C’est difficile de donner des conseils quand il s’agit d’un sujet aussi délicat, mais il faut avoir la force mentale d’ignorer et de continuer. Je compte parmi les chanceux qui ne laissaient pas grand-chose les atteindre.

Certaines personnes diraient, « un instant, ça ne peut pas toujours être une question de force. On doit changer et s’aider mutuellement à changer. » Comment aider les gens à équilibrer tout ça ?

C’est difficile à dire. Tout le monde n’a pas vécu ça. En fait, très peu de gens ont vécu ça. Je pense qu’on doit tous se tenir mutuellement responsables. Si vous entendez quelqu’un qui va trop loin, vous pouvez lui en parler.

Le mouvement Black Lives Matter a entraîné de profonds changements dans toutes les ligues. Est-ce suffisant ?

Je pense que c’est un bon début, peut-être même mieux que bon. Mais je pense aussi qu’il y a toujours plus à faire. Ça ne peut pas être juste un coup d’éclat pour faire plaisir au public. Et après avoir maîtrisé la tempête, vous continuez comme si de rien n’était. Il faut apporter de vrais changements.

“Ce n’est pas parce que quelqu’un a l’air de ne pas avoir de difficultés qu’il n’en a pas. Je pense que la maladie mentale est souvent une chose qu’on garde en dedans.”

Votre fondation se concentre en partie sur la santé mentale. Pourquoi est-ce important pour vous ?

Je connais l’importance de la santé mentale, surtout dans ma profession. Et je sais à quel point ça peut être néfaste si vous perdez ça de vue. Évidemment, avec des choses comme les commotions cérébrales, la maladie mentale frappe assez souvent.

Que devons-nous comprendre au sujet de la santé mentale que nous ne saisissons peut-être pas complètement ?

Ce n’est pas parce que quelqu’un a l’air de ne pas avoir de difficultés qu’il n’en a pas. Je pense que la maladie mentale est souvent une chose qu’on garde en dedans.

Vous avez parlé des valeurs compétitives du hockey, tant de façon positive que négative. Que devrions-nous apprendre en tant que collectivité pour développer des forces compétitives sans démolir les enfants ?

La frontière est mince.

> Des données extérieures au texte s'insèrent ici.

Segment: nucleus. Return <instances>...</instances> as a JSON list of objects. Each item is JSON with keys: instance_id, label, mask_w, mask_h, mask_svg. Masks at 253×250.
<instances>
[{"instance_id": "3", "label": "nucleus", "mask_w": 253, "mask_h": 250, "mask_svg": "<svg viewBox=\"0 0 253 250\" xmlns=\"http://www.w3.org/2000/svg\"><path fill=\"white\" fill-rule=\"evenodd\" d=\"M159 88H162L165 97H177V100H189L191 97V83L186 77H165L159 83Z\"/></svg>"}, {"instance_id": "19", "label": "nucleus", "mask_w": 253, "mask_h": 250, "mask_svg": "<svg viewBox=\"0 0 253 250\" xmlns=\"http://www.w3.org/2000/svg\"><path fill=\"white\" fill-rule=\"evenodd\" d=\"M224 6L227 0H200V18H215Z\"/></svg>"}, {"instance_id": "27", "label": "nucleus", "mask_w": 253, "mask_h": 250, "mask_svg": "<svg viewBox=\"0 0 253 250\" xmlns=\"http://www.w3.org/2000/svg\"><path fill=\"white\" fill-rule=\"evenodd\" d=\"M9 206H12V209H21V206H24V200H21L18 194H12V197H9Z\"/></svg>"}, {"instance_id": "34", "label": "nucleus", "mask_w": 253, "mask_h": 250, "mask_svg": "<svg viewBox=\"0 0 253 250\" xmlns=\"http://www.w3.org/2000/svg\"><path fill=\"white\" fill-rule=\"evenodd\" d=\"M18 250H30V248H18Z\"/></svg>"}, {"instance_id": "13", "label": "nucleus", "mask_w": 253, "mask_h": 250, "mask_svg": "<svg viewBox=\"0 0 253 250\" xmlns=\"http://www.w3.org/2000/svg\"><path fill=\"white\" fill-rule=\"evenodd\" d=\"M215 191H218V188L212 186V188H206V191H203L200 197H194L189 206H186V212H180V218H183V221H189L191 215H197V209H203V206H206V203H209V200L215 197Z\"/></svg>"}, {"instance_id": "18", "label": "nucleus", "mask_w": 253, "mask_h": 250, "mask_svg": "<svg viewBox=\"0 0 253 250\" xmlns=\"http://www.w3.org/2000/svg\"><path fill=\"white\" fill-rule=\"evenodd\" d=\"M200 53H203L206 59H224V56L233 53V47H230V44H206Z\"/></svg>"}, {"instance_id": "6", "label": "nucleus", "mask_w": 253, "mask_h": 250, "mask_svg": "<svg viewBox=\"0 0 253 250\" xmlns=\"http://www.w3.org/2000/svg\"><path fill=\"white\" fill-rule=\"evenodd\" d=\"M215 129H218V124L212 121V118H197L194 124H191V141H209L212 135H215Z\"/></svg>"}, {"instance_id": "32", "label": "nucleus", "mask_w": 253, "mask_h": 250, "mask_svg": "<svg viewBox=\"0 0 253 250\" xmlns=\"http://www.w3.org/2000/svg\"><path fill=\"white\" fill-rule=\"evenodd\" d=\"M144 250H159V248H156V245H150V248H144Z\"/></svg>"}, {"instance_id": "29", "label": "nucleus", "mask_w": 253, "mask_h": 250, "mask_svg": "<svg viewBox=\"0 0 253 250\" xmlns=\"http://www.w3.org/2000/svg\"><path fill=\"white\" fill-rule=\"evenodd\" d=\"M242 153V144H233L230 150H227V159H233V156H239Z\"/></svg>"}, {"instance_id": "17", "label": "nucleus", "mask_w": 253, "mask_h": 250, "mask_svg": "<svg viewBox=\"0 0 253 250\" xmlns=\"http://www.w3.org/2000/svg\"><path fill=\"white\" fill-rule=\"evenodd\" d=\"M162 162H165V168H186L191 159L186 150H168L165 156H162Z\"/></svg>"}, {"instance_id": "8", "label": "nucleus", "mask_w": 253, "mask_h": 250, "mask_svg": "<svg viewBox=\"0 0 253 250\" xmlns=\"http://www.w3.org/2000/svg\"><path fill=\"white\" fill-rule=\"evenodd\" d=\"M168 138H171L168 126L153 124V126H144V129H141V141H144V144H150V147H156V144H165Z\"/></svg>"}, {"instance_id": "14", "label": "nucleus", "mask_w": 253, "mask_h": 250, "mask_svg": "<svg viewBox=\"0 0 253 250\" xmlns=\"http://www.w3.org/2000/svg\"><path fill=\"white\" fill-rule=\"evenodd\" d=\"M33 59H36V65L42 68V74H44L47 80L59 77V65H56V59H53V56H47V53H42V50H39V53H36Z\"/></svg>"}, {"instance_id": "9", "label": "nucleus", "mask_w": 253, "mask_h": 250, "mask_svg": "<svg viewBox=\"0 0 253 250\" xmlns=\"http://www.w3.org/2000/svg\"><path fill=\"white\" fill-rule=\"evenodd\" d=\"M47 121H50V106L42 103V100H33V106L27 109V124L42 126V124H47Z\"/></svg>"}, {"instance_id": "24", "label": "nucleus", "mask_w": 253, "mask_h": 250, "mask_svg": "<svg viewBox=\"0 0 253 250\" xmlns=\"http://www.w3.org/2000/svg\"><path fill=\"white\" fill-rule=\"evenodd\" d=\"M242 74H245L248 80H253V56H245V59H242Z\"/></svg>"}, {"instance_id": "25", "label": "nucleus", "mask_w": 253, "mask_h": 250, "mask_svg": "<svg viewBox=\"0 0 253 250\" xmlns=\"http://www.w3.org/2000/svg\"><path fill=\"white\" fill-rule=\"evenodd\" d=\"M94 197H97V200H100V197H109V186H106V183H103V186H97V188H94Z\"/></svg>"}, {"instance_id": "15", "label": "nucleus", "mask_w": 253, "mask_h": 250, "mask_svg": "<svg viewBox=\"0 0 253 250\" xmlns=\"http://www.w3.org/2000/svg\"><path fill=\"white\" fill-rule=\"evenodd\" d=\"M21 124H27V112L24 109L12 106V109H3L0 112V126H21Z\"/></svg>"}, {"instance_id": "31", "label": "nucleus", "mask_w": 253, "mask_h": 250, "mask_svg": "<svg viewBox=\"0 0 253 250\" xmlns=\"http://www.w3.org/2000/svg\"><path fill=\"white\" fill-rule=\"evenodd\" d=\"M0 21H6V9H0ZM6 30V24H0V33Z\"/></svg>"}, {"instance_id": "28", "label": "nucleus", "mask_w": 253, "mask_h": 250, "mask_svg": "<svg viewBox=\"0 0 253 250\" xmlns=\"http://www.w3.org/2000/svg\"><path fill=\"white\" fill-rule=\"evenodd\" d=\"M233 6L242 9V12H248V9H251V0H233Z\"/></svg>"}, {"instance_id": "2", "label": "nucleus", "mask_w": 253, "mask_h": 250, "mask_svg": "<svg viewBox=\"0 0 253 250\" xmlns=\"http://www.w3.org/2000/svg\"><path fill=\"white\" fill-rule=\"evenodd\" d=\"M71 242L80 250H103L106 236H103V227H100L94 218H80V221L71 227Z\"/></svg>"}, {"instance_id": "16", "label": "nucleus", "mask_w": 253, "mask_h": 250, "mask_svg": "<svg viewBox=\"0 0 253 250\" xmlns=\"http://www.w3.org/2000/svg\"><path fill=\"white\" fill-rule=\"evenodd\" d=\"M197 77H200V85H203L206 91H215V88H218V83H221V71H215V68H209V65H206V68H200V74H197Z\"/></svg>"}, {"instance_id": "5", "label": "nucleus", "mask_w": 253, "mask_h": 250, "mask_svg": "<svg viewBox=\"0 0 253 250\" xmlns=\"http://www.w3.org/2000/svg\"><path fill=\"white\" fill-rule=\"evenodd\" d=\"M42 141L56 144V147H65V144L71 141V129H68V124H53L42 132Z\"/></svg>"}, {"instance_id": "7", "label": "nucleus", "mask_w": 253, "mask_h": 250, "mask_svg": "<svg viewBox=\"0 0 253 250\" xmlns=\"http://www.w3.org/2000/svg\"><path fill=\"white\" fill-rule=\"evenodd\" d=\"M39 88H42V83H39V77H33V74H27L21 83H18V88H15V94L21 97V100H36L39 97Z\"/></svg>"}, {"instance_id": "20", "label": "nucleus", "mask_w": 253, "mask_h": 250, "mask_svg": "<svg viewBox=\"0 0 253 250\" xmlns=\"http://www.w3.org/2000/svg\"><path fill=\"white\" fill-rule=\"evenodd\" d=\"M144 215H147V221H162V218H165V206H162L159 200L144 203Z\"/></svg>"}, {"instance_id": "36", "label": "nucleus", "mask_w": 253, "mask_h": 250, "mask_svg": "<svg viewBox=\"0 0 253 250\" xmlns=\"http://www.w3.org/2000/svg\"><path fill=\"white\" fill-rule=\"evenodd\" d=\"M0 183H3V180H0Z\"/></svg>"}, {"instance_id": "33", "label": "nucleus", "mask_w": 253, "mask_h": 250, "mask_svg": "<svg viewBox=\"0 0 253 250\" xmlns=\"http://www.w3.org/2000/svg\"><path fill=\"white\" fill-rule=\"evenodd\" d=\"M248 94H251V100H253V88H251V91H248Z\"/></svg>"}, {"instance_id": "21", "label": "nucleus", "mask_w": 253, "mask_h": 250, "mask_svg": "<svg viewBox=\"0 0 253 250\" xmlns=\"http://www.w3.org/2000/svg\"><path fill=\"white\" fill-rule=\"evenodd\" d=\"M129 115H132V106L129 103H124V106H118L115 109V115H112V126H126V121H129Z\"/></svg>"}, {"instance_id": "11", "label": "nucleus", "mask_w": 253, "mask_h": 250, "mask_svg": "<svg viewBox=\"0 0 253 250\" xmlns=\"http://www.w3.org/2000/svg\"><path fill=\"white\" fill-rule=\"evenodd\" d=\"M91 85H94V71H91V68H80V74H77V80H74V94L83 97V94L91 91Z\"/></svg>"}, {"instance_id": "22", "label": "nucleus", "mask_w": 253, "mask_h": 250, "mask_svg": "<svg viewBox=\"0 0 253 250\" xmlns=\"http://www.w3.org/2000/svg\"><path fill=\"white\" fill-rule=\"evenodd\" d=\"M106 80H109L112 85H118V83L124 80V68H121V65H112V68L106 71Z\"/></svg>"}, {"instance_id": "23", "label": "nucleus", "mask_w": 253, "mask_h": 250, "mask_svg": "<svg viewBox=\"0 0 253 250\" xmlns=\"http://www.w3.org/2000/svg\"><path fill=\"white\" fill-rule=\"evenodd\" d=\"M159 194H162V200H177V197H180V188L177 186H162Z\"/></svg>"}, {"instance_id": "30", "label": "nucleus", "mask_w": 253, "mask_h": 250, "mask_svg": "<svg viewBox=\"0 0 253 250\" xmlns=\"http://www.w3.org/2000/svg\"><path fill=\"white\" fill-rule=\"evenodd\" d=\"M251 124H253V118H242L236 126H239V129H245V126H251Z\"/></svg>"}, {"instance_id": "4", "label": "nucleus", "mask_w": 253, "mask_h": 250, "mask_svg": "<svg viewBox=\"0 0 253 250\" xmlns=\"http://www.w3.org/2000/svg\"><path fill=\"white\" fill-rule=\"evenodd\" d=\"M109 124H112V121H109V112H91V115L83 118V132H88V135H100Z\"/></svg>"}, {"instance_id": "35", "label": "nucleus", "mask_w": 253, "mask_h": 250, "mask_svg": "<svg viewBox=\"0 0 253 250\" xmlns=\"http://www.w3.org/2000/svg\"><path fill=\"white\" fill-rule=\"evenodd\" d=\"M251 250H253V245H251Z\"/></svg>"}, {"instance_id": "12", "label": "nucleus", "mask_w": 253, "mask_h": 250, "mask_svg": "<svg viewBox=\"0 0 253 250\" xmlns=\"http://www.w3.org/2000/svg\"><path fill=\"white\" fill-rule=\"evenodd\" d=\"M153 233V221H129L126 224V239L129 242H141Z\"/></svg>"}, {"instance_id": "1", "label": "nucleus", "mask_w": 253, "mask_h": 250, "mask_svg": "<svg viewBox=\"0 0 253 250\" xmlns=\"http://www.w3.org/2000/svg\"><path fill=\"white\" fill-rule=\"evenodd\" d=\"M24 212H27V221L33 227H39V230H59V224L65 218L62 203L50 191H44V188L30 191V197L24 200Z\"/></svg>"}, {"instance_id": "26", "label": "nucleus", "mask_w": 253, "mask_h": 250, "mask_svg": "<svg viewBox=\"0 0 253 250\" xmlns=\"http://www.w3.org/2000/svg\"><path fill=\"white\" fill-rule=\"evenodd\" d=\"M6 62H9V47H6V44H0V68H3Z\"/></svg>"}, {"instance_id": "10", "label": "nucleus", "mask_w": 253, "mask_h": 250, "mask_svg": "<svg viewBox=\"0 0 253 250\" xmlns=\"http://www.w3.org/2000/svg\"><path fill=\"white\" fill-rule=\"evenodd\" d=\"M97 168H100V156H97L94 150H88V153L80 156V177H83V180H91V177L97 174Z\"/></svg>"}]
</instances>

Si vous ne recevez pas de critique constructive alors que vous êtes tout jeune, vous ne survivrez jamais au sport professionnel parce que c’est une entreprise fondée sur les résultats.

Vous allez parfois entendre des choses que vous ne voulez pas entendre, des choses qui peuvent vous bouleverser. C’est une question de mémoire à court terme, de pouvoir tourner la page et redémarrer la machine. Je crois fermement en la positivité et l’optimisme. Mais en même temps, la critique constructive renforce votre caractère et vous aide à devenir un meilleur joueur.

Selon votre expérience, quelle est la meilleure façon de donner de la rétroaction en ce moment ?

J’ai toujours aimé les entraîneurs et les DG qui commençaient par dire quelque chose de positif, puis enchaînaient avec ce qu’il fallait améliorer.

Le texte de l’entretien a été modifié et condensé pour plus de clarté.